A doutrina extrai do princípio da reserva legal quatro postulados, assim sintetizados na lição de Toledo:

Lex praevia significa proibição de edição de leis retroativas que fundamentem ou agravem a punibilidade. Lex scripta, a proibição da fundamentação ou do agravamento da punibilidade pelo direito consuetudinário. Lex stricta, a proibição da fundamentação ou agravamento da punibilidade pela analogia (analogia in malam partem). Lex certa, a proibição de leis penais indeterminadas” (1994, p. 22).

Enfim, a reserva legal impõe, no Direito Penal, que não haja incriminação de condutas e a instituição de penas senão por lei em sentido estrito (TOLEDO, 1994, p. 20). Em outras palavras: o julgador não pode extrair senão da lei os fundamentos para condenar e apenar alguém. Essa lei não é qualquer lei, pois, segundo o postulado da lex certa, deve permitir que a interpretação delimite as condutas proibidas com a máxima precisão. Logo, leis que expressam princípios e até regras jurídicas de termos muito vagos e aos quais se possam atribuir sentidos excessivamente variados não podem ser considerados como lei penal em sentido estrito[3].

O costume não é admitido como fonte de normas penais incriminadoras principalmente porque a sua origem difusa e de difícil determinação espacial e temporal compromete o conhecimento prévio das condutas proibidas e, consequentemente, a segurança jurídica (CUNHA, p. 24). A lei, nesse sentido, é a fonte do Direito que melhor atende ao referido princípio.

Quanto ao postulado da vedação à analogia in malam partem, também é facilmente deduzido do princípio da reserva de lei. Segundo Bobbio, a analogia é um instrumento de autointegração[4] do Direito, mediante o qual “se atribui a um caso não regulado a mesma disciplina de um caso regulado de maneira semelhante” (2008, p. 290/291).

## Lista de itens
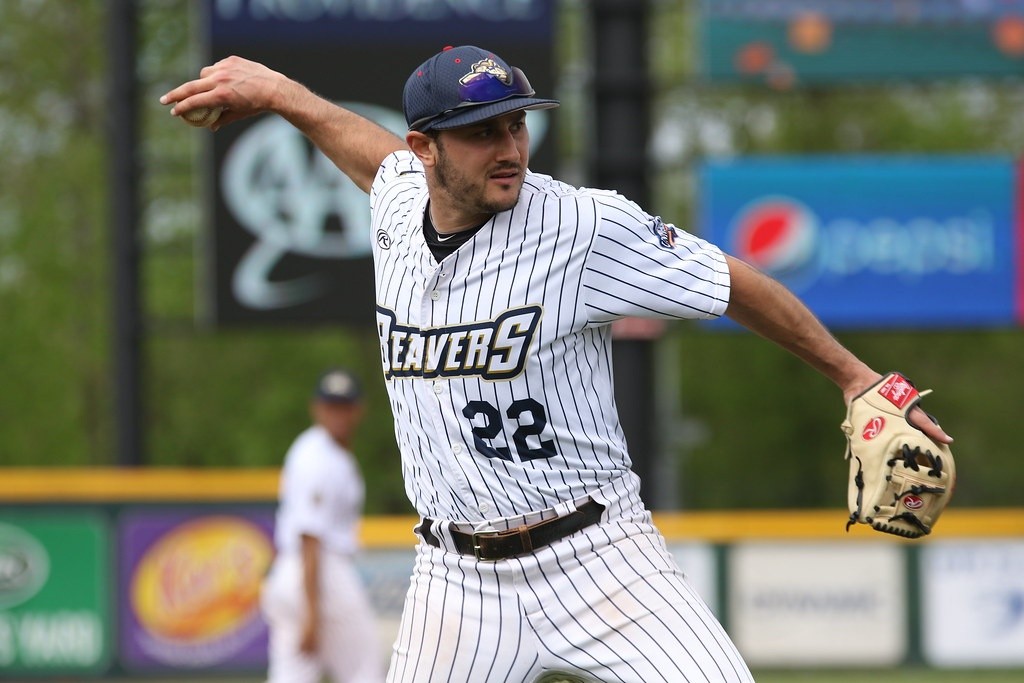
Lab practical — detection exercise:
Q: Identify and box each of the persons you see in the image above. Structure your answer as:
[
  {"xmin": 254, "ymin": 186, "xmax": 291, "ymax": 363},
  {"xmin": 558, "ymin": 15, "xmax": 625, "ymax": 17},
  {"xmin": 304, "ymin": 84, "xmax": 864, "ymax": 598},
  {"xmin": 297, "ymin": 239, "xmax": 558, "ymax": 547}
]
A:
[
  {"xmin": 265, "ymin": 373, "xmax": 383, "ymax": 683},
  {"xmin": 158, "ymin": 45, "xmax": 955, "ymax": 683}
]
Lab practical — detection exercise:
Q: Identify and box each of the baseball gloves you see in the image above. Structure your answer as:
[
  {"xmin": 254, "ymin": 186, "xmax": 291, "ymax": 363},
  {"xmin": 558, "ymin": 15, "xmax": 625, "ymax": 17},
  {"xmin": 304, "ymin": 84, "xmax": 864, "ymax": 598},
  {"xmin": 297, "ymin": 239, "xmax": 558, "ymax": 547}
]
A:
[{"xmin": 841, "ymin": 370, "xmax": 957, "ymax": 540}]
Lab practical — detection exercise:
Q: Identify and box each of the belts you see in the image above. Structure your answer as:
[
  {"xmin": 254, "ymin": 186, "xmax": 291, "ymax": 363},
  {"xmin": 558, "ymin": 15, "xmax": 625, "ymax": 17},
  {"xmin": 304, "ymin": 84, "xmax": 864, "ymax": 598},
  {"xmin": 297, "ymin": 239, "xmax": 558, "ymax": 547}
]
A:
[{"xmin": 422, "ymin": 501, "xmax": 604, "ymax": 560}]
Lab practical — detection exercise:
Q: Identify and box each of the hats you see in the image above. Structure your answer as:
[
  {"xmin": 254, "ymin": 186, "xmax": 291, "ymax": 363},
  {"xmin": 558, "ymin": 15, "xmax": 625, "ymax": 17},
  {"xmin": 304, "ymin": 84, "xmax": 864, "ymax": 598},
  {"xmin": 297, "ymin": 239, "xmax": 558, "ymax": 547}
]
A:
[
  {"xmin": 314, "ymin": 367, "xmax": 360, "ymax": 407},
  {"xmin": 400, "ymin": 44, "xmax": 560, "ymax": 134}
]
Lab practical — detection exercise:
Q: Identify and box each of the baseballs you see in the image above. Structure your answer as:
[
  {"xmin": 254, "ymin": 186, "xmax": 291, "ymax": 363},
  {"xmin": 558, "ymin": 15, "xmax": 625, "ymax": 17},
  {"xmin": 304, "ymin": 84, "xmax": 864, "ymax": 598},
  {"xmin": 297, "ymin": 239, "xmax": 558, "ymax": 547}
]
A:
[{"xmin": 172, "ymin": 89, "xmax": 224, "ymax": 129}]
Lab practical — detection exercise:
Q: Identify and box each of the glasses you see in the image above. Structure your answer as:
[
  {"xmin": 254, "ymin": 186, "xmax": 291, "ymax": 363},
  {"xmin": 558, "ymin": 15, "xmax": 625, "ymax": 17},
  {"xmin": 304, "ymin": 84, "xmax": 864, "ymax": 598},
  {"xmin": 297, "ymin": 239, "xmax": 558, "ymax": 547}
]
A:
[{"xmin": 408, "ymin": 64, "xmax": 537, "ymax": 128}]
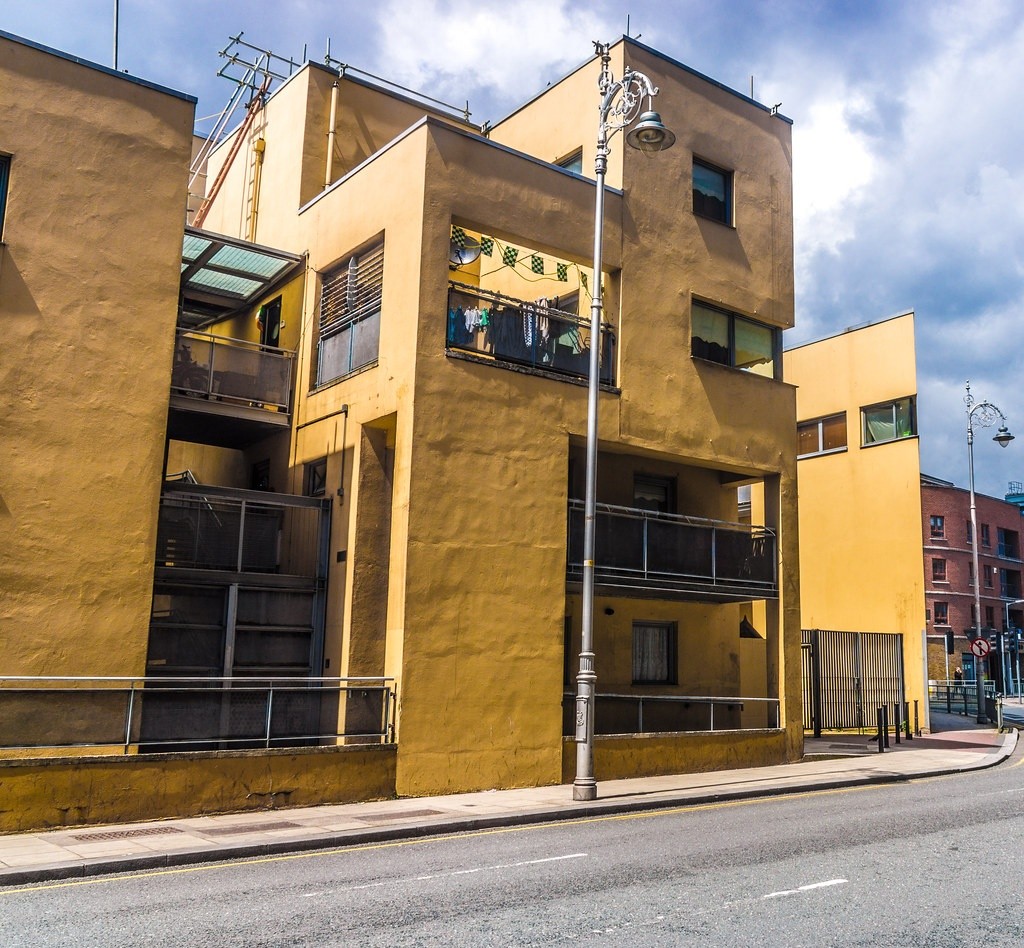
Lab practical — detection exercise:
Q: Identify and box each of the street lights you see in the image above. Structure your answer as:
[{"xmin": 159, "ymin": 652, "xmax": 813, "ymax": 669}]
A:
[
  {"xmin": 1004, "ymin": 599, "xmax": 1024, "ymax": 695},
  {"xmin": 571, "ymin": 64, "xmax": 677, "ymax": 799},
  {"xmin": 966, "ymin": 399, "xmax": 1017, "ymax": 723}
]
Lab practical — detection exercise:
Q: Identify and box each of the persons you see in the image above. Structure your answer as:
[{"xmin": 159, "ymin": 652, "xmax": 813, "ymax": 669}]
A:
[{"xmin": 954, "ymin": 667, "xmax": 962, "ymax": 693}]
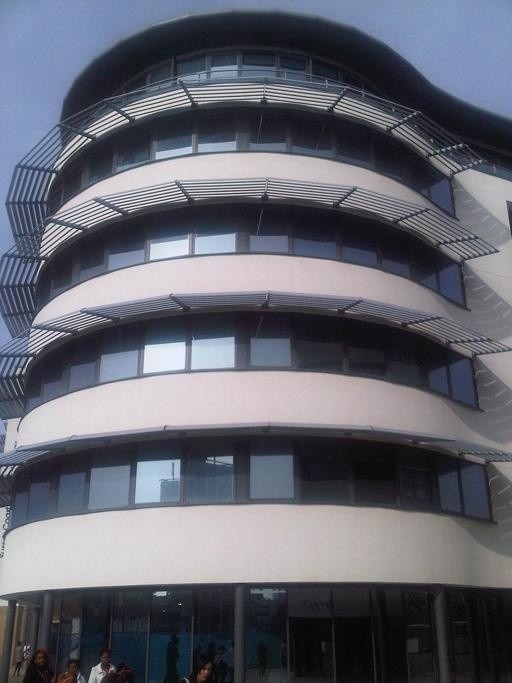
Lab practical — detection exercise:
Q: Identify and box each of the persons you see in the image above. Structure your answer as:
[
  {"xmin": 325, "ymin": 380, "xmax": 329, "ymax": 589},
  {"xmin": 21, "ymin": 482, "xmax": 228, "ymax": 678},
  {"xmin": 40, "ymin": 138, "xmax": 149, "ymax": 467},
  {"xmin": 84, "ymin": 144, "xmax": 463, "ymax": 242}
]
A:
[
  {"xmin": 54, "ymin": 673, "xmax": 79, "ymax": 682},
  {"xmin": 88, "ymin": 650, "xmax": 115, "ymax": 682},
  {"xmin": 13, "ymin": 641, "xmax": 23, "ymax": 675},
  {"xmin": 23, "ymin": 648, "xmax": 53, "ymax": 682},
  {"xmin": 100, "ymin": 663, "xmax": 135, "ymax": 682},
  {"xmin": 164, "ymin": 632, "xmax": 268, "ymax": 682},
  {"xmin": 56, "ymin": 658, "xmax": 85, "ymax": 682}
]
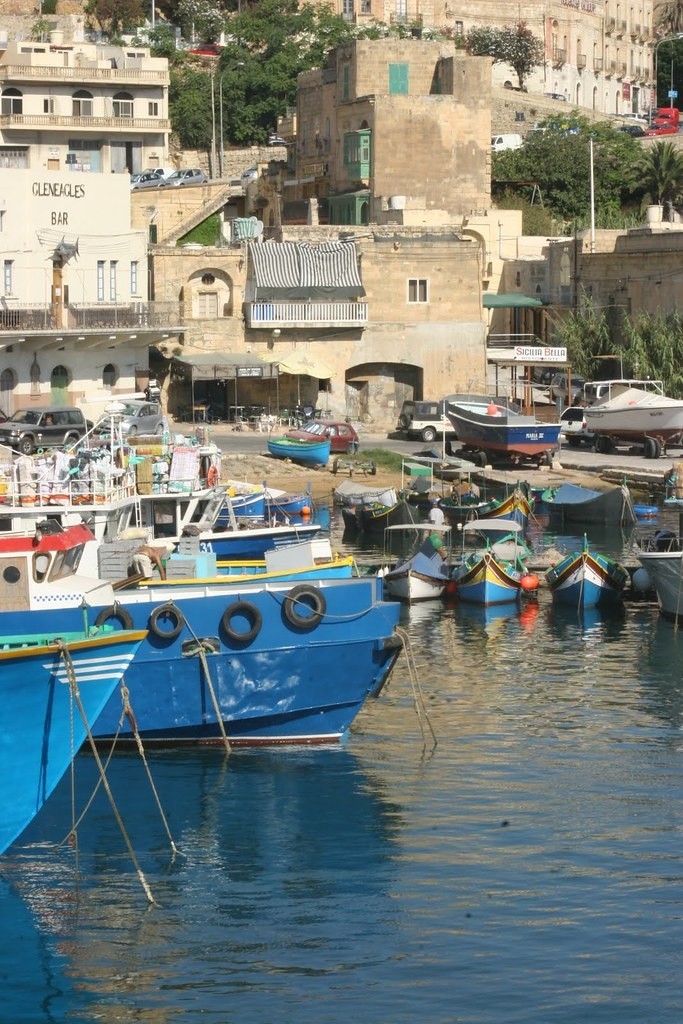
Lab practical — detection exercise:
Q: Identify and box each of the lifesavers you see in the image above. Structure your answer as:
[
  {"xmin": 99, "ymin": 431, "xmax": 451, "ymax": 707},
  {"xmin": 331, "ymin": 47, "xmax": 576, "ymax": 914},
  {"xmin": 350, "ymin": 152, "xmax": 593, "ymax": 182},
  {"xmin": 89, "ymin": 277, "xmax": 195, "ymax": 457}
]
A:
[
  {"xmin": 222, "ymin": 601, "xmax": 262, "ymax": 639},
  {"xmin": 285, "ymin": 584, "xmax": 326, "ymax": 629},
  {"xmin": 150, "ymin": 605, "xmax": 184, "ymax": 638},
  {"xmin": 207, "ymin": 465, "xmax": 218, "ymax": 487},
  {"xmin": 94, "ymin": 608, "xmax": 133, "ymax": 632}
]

---

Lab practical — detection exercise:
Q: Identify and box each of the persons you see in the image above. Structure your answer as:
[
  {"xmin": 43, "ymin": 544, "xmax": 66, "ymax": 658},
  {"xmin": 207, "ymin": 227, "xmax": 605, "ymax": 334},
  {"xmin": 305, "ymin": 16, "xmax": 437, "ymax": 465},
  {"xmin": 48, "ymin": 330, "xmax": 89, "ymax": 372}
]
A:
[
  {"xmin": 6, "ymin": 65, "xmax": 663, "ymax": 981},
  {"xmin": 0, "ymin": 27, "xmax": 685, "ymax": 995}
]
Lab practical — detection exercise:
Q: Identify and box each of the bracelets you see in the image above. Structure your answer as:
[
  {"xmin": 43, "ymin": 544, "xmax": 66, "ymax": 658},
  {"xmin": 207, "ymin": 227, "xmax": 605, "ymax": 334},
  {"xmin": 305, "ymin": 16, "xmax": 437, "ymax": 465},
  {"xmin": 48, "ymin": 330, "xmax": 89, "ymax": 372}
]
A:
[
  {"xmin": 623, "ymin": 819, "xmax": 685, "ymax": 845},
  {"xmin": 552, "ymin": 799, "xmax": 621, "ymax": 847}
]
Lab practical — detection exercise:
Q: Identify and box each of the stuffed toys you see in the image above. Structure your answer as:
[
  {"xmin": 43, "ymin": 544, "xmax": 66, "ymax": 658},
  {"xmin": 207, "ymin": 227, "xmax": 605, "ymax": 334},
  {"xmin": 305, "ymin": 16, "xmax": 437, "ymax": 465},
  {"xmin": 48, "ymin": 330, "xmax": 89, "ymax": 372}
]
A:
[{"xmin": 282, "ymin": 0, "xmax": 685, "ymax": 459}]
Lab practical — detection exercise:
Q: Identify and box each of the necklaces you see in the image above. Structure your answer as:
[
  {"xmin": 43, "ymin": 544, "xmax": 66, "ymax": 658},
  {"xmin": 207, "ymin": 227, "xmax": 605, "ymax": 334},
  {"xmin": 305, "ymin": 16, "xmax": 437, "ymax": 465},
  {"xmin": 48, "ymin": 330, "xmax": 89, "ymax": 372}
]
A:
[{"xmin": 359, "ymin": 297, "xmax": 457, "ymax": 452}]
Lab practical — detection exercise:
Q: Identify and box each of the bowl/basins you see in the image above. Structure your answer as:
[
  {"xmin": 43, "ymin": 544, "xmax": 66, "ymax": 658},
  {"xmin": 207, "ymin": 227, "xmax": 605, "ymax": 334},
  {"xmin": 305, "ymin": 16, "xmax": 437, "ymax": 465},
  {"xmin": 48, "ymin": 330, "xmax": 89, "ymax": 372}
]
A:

---

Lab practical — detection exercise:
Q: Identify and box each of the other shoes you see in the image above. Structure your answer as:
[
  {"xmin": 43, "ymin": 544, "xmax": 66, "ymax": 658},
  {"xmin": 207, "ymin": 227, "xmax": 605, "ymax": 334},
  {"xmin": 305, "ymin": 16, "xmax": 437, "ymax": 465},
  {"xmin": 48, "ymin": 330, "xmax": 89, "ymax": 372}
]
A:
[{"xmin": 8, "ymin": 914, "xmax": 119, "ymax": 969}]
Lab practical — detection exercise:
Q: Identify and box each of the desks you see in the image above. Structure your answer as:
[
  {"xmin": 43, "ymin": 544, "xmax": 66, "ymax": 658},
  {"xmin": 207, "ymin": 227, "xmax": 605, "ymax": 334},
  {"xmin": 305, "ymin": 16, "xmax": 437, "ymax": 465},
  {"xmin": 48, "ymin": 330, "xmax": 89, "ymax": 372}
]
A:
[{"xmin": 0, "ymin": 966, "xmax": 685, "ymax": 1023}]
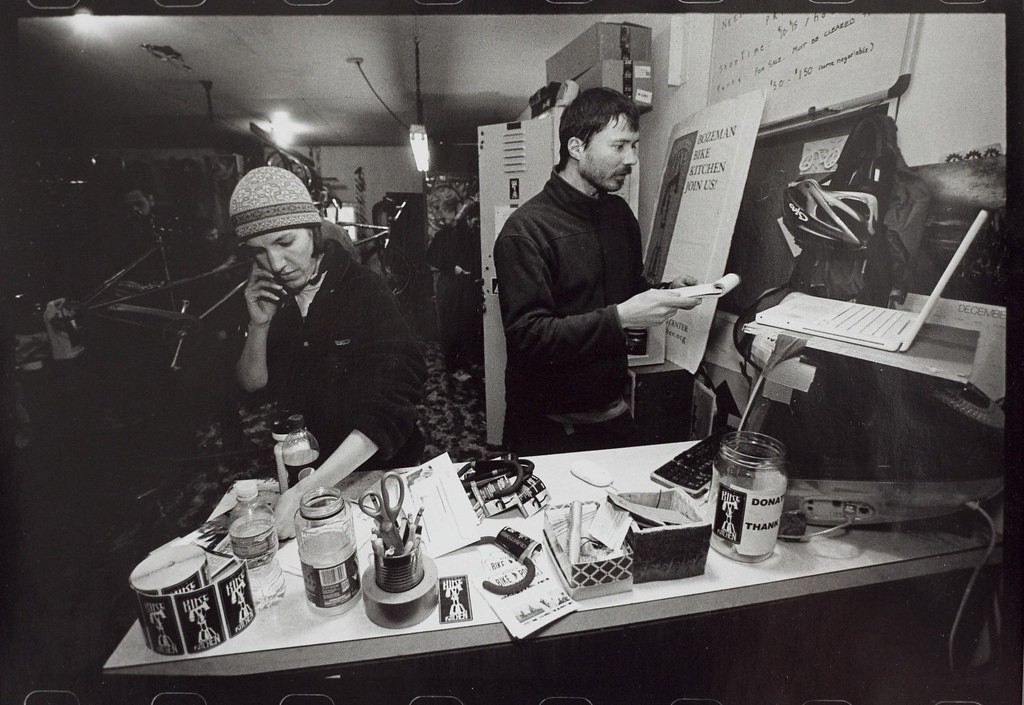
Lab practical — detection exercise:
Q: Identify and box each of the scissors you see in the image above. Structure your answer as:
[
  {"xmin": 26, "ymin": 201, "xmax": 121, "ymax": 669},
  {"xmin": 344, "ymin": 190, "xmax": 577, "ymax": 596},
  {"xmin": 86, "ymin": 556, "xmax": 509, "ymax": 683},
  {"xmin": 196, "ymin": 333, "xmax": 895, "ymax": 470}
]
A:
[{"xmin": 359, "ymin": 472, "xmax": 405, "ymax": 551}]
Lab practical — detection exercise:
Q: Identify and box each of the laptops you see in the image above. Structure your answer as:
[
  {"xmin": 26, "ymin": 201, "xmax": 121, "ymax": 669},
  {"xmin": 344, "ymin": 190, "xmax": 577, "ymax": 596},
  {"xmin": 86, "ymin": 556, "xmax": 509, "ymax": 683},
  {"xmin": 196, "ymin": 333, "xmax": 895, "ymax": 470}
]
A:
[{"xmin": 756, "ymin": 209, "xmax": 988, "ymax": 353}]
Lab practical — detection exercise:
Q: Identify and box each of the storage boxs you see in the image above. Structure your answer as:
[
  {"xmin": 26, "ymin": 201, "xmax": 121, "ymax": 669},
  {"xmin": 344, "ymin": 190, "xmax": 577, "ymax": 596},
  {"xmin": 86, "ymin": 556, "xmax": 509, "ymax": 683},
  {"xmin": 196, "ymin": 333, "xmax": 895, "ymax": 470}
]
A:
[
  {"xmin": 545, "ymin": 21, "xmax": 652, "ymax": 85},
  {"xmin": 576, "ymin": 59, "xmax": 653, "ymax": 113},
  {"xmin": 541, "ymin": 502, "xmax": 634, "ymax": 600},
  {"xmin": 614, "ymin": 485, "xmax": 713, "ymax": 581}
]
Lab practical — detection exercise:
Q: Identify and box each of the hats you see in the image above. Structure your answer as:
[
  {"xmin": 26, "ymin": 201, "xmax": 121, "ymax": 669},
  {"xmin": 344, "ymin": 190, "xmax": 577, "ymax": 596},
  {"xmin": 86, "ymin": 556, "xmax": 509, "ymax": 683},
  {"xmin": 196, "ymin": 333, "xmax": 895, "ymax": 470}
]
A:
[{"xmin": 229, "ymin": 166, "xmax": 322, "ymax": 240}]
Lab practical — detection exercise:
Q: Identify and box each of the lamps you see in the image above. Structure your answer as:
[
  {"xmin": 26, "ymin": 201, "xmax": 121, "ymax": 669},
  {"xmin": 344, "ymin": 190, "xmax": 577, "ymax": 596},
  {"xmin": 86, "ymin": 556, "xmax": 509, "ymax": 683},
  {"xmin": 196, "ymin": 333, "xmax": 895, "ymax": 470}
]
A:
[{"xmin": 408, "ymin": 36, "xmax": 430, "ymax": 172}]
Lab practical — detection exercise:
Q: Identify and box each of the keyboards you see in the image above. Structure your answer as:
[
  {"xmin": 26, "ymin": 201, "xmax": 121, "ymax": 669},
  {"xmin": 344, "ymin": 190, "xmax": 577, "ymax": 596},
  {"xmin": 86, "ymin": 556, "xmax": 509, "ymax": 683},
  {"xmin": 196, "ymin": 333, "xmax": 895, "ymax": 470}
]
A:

## Enunciado 1
De acordo com o trecho sobre o princípio da reserva legal, por que o costume não é admitido como fonte de normas penais incriminadoras?
## Enunciado 2
Continue o trecho sobre o princípio da reserva legal a partir da última frase apresentada.

## Resposta do exercício 1
Porque sua origem difusa e de difícil determinação espacial e temporal compromete o conhecimento prévio das condutas proibidas e, consequentemente, a segurança jurídica.

## Resposta do exercício 2
Se a lei não incrimina, nem estabelece pena para determinada conduta, não pode o julgador fazê-lo, ainda que inspirado em lei que incrimina ou apena conduta semelhante:

Não resta a menor dúvida acerca da total inaplicabilidade da analogia, diante do princípio da legalidade que determina a reserva da lei como limitação das fontes do Direito Penal no sentido de uma primazia absoluta do Poder Legislativo, a toda e qualquer norma que defina crimes e comine ou agrave penas, cuja expansão lógica, por qualquer processo, é terminantemente vedada, havendo nesse ponto unanimidade na doutrina” (LOPES, 1994, p. 121).

Assim, adstrito aos limites impostos pela lei, o juiz – é evidente – não pode impor condenações que os extrapolem. Como as normas criadas mediante o processo analógico, assim como as normas originadas pelo costume e as decorrentes de leis vagas e indeterminadas, não estão contidas nos limites da legislação penal, ele não pode valer-se delas. Em prejuízo do réu, pelo menos, não.

O princípio da reserva legal vocaciona-se desde a sua origem iluminista à proteção do indivíduo contra a volúpia punitiva do Estado (CUNHA, 2012, p. 9/10).  Seria ilógico que, com base nele, fossem negados direitos justamente a quem ele quer concedê-los. Assim, esse princípio somente veda o recurso à analogia e ao costume quando prejudicial ao réu, mas não a sua utilização em benefício dele. Isso não impede que outros princípios do ordenamento restrinjam tal utilização.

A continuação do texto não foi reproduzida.